The use of narrative interviews allows us to document the lived experience of people with disabilities. This methodology foregrounds the participants’ priorities and perceptions, allowing us to explore their perspectives on what is needed to build disability inclusive pathways to mitigate the Covid-19 pandemic’s effects on them. The first round of interviews were conducted in July and August 2020. The next round will be conducted in October and November, to document the impact of the crisis on the lives of people with disabilities over time. The data gathered from the first round of interviews provide useful learnings of the impact of Covid-19 on people with disabilities. As such, we wanted to share our initial three key findings from each of the countries, before the more detailed analysis is published at a later stage.

Bangladesh

  • People with disabilities are facing financial crises due to the loss of their jobs, small businesses, day labour activities and only sources of livelihood. The relief provided by the government to people with disabilities is not sufficient and their financial crisis means people with disabilities are not able to afford daily necessities like food, medicine, and Covid-19 hygiene kits, which has led to domestic violence, depression and stress.
  • Covid-19 delayed the completion of their degrees for job seekers with disabilities, which hindered them from entering the job market. Job seekers with disabilities were not able to enter any new jobs due to the delay of recruitment processes as well as the competitive job market. This creates an extra mental pressure on the potential job seekers.
  • People with disabilities’ physical and mental health deteriorated, due to lack of access to health services, especially for those needing various therapies, not being able to afford hygiene products needed to protect from Covid-19, and the stress of the situation.

Kenya

  • Covid-19 has exposed weak social protection programmes as people with disabilities required and expected support from the government, which was often not being provided. They did not seem to want to heavily rely on organisations for people with disabilities or non-governmental organisations but instead looked to the government to provide them with social protection. They place the responsibility of care on their government.
  • Lots of information about Covid-19 is not accessible, while the amount of information/misinformation makes it scary and challenging to know where to go for the correct information.
  • As in Bangladesh, the majority of people with disabilities work in the informal sector. With lockdown and curfews, many have lost their sources of income, which increases stress levels and vulnerability.

Nigeria

  • Loss of income was also a concern for people with disabilities in Nigeria.
  • People with disabilities are not being factored into the provision of aid by government and non-governmental organisations to relieve the impact of Covid-19.
  • People with disabilities who do not have access to technology and the internet are particularly marginalised as many employment or training opportunities now require virtual access.

Uganda

  • As in Kenya, information about Covid-19 is not always accessible in Uganda. This is especially the case in rural areas.
  • During the pandemic, people with disabilities seem to have lost hope, especially those who were in the process of finalising their studies or were jobseekers when the crisis hit.
  • People with disabilities are having to rely on charity to survive, which compromises their dignity, individual autonomy and independence.

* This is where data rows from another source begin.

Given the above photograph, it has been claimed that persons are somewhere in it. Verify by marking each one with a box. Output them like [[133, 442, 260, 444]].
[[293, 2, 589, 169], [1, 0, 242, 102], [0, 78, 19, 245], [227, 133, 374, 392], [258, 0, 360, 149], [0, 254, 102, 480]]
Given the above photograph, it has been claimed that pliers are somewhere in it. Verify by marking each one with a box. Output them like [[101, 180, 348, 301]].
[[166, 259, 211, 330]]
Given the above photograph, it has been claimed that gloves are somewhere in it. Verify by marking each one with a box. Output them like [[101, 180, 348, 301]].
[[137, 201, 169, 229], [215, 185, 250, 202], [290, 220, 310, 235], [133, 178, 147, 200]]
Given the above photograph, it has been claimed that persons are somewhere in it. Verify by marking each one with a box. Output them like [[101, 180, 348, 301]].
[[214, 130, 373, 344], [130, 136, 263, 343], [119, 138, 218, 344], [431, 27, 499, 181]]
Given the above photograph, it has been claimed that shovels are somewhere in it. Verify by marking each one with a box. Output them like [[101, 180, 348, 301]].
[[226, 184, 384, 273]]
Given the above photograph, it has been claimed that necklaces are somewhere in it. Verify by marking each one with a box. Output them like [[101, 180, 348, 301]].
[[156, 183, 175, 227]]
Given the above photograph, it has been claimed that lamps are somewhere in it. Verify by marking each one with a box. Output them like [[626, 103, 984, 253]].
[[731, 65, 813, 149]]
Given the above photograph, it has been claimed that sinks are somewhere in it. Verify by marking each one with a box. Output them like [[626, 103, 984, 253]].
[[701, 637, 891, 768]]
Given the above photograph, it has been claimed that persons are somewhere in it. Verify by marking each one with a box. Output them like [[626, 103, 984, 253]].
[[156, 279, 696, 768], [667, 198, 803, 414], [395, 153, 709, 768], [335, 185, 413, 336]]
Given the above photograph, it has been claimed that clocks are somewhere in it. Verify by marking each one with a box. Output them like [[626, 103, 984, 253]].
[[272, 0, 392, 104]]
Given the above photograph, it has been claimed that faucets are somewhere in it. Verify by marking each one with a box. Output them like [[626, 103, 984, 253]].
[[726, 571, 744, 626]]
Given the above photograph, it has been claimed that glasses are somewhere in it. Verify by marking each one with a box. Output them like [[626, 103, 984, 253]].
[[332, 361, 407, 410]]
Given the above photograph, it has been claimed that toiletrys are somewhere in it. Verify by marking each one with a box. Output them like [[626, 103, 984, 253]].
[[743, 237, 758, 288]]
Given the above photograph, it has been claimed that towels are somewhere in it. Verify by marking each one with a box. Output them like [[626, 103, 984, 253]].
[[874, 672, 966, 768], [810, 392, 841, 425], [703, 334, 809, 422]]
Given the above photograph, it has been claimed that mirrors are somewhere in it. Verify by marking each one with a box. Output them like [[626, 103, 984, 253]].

In addition, across the countries there have been increased cases of gender-based violence and worsening mental health experienced by people with disabilities.

It is important to recognise that disability is not homogenous, and people with different types of impairments have faced different types of challenges during the lockdowns. It is important to consider diversity of experiences.  It is also not clear which of these impacts are specific and/or more severe for people with disabilities compared with the impact on the rest of the population.

Next steps are detailed thematic analysis of the interviews and writing up of the findings – so look out from more to come from us, the disability team at IDS and in the four countries. Once each participant has been interviewed twice, a participatory analysis method (online) will be used to draw out findings and interpretations, we hope in collaboration with some of those with disabilities who were interviewed.

 

Eric Wakoko (Uganda), Fatema Akter (Bangladesh), Josephine Njungi (Kenya), Shadrach Chuba-Uzo (Nigeria) are action learning group facilitators working on behalf of IDS for the Inclusion Works programme, using participatory methods to learn more about the experiences of people with disabilities involved in the programme.

Disclaimer
The views expressed in this opinion piece are those of the author/s and do not necessarily reflect the views or policies of IDS.